▶ [Supplied records]:
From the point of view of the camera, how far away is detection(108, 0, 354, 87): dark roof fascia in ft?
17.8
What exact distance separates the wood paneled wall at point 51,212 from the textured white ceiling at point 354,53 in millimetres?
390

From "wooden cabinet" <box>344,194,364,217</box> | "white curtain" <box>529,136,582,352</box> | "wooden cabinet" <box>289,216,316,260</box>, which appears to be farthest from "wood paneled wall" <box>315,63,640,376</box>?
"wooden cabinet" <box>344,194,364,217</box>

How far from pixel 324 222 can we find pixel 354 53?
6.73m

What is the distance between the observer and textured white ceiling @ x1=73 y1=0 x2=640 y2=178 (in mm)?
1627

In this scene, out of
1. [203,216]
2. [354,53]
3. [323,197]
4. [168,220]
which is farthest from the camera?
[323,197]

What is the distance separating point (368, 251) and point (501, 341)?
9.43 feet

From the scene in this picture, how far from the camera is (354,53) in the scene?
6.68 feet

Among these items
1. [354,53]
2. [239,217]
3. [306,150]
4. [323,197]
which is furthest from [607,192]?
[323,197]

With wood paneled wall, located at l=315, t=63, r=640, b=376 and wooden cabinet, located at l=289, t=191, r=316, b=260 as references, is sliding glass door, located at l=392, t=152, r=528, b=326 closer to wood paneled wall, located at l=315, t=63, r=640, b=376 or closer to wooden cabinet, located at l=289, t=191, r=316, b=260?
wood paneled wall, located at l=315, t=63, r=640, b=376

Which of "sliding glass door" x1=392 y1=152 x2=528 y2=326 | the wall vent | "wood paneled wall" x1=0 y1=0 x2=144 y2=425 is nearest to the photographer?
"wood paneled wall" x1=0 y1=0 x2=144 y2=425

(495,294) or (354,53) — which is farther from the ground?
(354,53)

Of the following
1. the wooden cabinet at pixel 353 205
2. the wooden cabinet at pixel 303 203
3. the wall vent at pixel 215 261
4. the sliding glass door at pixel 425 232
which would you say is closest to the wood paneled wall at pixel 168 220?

▶ [Given problem]: Can you write out all of the data above again, line for line, with no changes?

▶ [Right answer]:
From the point of view of the camera, how far away is detection(108, 0, 354, 87): dark roof fascia in ft?
17.8
What exact distance separates the wood paneled wall at point 51,212 from the textured white ceiling at point 354,53 in millimetres?
390

From "wooden cabinet" <box>344,194,364,217</box> | "white curtain" <box>529,136,582,352</box> | "wooden cabinet" <box>289,216,316,260</box>, which appears to be farthest from "wood paneled wall" <box>315,63,640,376</box>?
"wooden cabinet" <box>344,194,364,217</box>

How far from pixel 324 222 can we find pixel 354 53?
6.73m

What is the distance between the observer and textured white ceiling @ x1=73 y1=0 x2=640 y2=178 (in mm)?
1627

In this scene, out of
1. [203,216]
2. [354,53]
3. [323,197]
4. [168,220]
which is farthest from the camera?
[323,197]

What is the distance separating point (368, 251) and point (501, 341)?
9.43 feet

From the scene in this picture, how far from the camera is (354,53) in the scene?
6.68 feet

Among these items
1. [354,53]
2. [239,217]
3. [306,150]
4. [323,197]
which is furthest from [607,192]?
[323,197]

With wood paneled wall, located at l=315, t=63, r=640, b=376 and wooden cabinet, located at l=289, t=191, r=316, b=260 as references, is sliding glass door, located at l=392, t=152, r=528, b=326 closer to wood paneled wall, located at l=315, t=63, r=640, b=376 or closer to wooden cabinet, located at l=289, t=191, r=316, b=260?
wood paneled wall, located at l=315, t=63, r=640, b=376

Which of "sliding glass door" x1=392 y1=152 x2=528 y2=326 | the wall vent | "wood paneled wall" x1=0 y1=0 x2=144 y2=425 is nearest to the photographer?
"wood paneled wall" x1=0 y1=0 x2=144 y2=425

(495,294) or (354,53) — which is farther from the ground?
(354,53)

Of the following
1. the wooden cabinet at pixel 353 205
2. the wooden cabinet at pixel 303 203
3. the wall vent at pixel 215 261
4. the sliding glass door at pixel 425 232
which would you say is closest to the wood paneled wall at pixel 168 220?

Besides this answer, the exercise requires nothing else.